# Recordings of Rinaldo and Ariodante



## karenpat (Jan 16, 2009)

I'm looking for recordings - preferably rather recent - of Rinaldo and Ariodante, only there's a catch: I've yet to find any recordings where the title role is played by a man singing countertenor. I'm one of those people who really can't relate to a story where the hero is a mezzo or contralto dressed in men's clothes but singing with a woman's feminine and warm tone. I'm sorry, but I just find it annoying...

Any suggestions?


----------



## HarpsichordConcerto (Jan 1, 2010)

Great operas, written about 25 years apart and still demonstrated the musical characterisation and genius that was of his creativity, not seen again until perhaps Mozart, Wagner and Verdi.

Anyway, to answer your question, _Rinaldo_ is easy: The Academy of Ancient Music/Hogwood. Title role by counter-tenor David Daniels. Great recording, universally recommended. (I have three versions of _Rinaldo_, and the other two all feature mezzo in the title role).

As for _Ariodante_, I'm afraid I can't think of any (as far as HIP is concerned, and I don't really care to listen to Handel on non-HIP). My version has Anne Sofie von Otter taking the title role (_Les Musiciens du Louvre_/Minkowski).

Historically though, it was a fact that when the leading castrato was not around for a performance, Handel was known to have substituted the castrato with a female mezzo/equivalent. Personally, I prefer the mezzo/female equivalent because it is a fuller voice and able to encompass the vocal range, which counter-tenors sometimes struggle with, especially at lower registers. The historic castrato and the mezzo/equivalent were never falsettists. So I'm going on purely musical reasons.

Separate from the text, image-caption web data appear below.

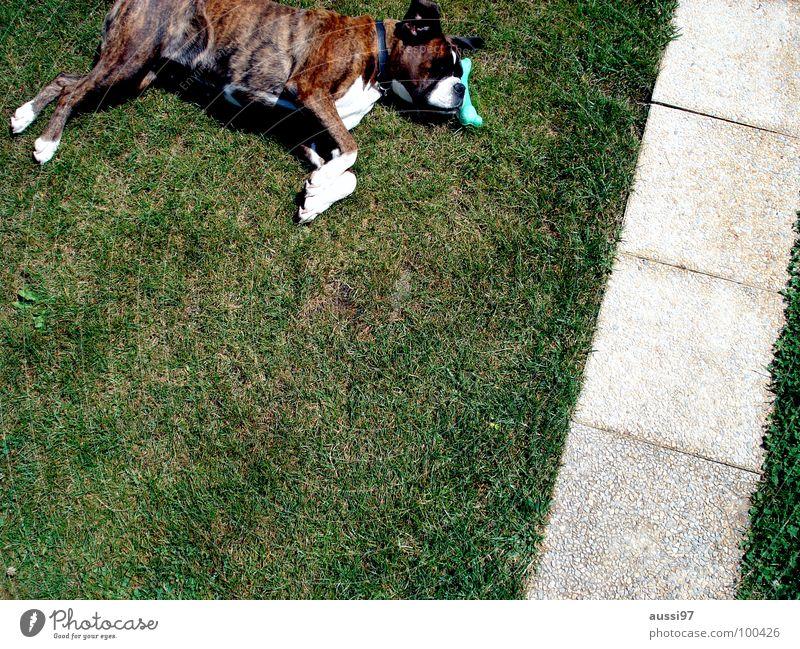 Have a break, have a bone. Hund Pause Hundefutter Tier Gelassenheit Erholung vollgefressen Fressen Haustier Tierheim Säugetier Boxer Boxerhund liegender Hund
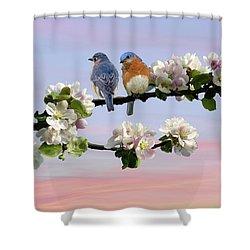Bluebirds In Apple Tree Shower Curtain
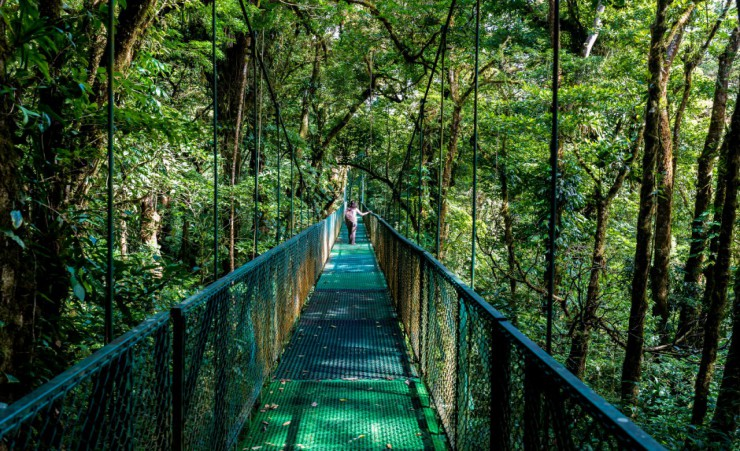 """Cloud Forest Monteverde"""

Good luck with _Ariodante_, keep us posted!


----------



## mamascarlatti (Sep 23, 2009)

HarpsichordConcerto said:


> Historically though, it was a fact that when the leading castrato was not around for a performance, Handel was known to have substituted the castrato with a female mezzo/equivalent. Personally, I prefer the mezzo/female equivalent because it is a fuller voice and able to encompass the vocal range, which counter-tenors sometimes struggle with, especially at lower registers. The historic castrato and the mezzo/equivalent were never falsettists. So I'm going on purely musical reasons.

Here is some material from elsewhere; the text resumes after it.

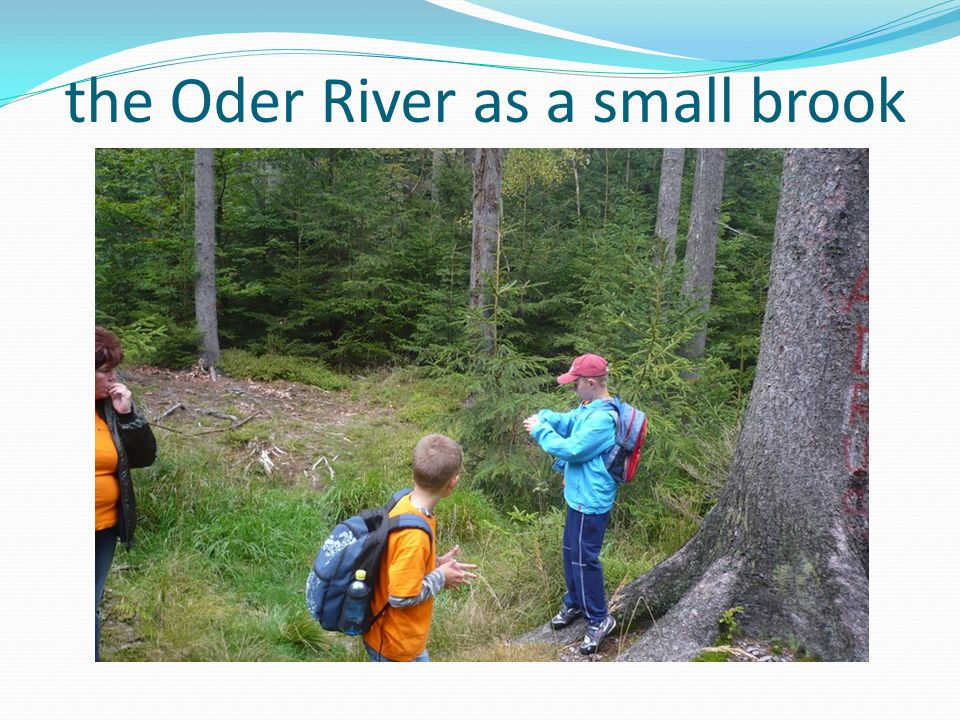 the Oder River as a small brook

Yes, in an interview on my DVD of Ariodante, Alan Curtis said that the part of Polinesso was written for a woman because it sits in the lower register.


----------



## karenpat (Jan 16, 2009)

You're right about mezzos being able to tackle the lower register better than some countertenors - I've heard that the castrati were able not only to sing very high but also low so that their range alone was just as famous as the extremely high notes.

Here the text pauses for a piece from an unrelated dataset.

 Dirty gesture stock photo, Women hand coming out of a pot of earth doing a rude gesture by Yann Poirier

Thanks for the tip on Rinaldo, I remembered I'd heard of it a while back, before I'd really heard of David Daniels, and I've never really liked Cecilia Bartoli's voice that much (maybe shocking to some.... but people do have different tastes) so I didn't consider buying it at the time. I've also done some digging and found a recording with René Jacobs which has a woman cast as Rinaldo but also features Miah Persson, Lawrence Zazzo, Christophe Dumaux and Dominique Visse. Now if that recording only had David Daniels in the title role it would certainly be my dream cast!

I'd also heard of the Ariodante recording with Marc Minkowski; I bought Richard Crofts arias on iTunes because he's my favourite tenor. 

Maybe I should buy the version with the best overall cast and "paste" the countertenor arias into the playlist instead of the mezzo versions...   I know, I'm disgustingly picky...


----------



## JSBach85 (Feb 18, 2017)

I have not listened Hogwood's Rinaldo recording for a long time. At this time I have two recordings of Rinaldo:

Hogwood/Acacemy of Ancient Music










Jacobs/Freiburger Barockorchester










The Jacobs recording on Harmonia Mundi (original, not the recent re-issue) arrived at home yesterday . In a first listening, despite I admit Hogwood vocal cast is superior, I am enjoying the conducting of Jacobs, the performance of Freiburger Barockorchester, as usual extraordinary, especially the harpsichord, basso continuo with Nicolau de Figueiredo in the solo parts of the Aria for Armida Vo' far guerra. I absolutely like this part since was historically improvised by Handel itself and I am not the only one enjoying this part as I never enjoyed in any other opera since It made a great impression on the London public by the time Rinaldo was premiered.

Rinaldo is one of my favourite operas since contains the most beautiful arias ever composed: "Venti turbini", "Cara sposa", "Lascia ch'io pianga" "Vo' far guerra". I hope sooner than later I will listen to both recordings and come back with a deeper opinion.


----------



## The Conte (May 31, 2015)

HarpsichordConcerto said:


> Great operas, written about 25 years apart and still demonstrated the musical characterisation and genius that was of his creativity, not seen again until perhaps Mozart, Wagner and Verdi.
> 
> Anyway, to answer your question, _Rinaldo_ is easy: The Academy of Ancient Music/Hogwood. Title role by counter-tenor David Daniels. Great recording, universally recommended. (I have three versions of _Rinaldo_, and the other two all feature mezzo in the title role).
> 
> ...


I 100% second this post and agree with every comment!

N.


----------



## Pugg (Aug 8, 2014)

The Conte said:


> I 100% second this post and agree with every comment!
> 
> N.


Lets hope member will see this one day (2010 posted)


----------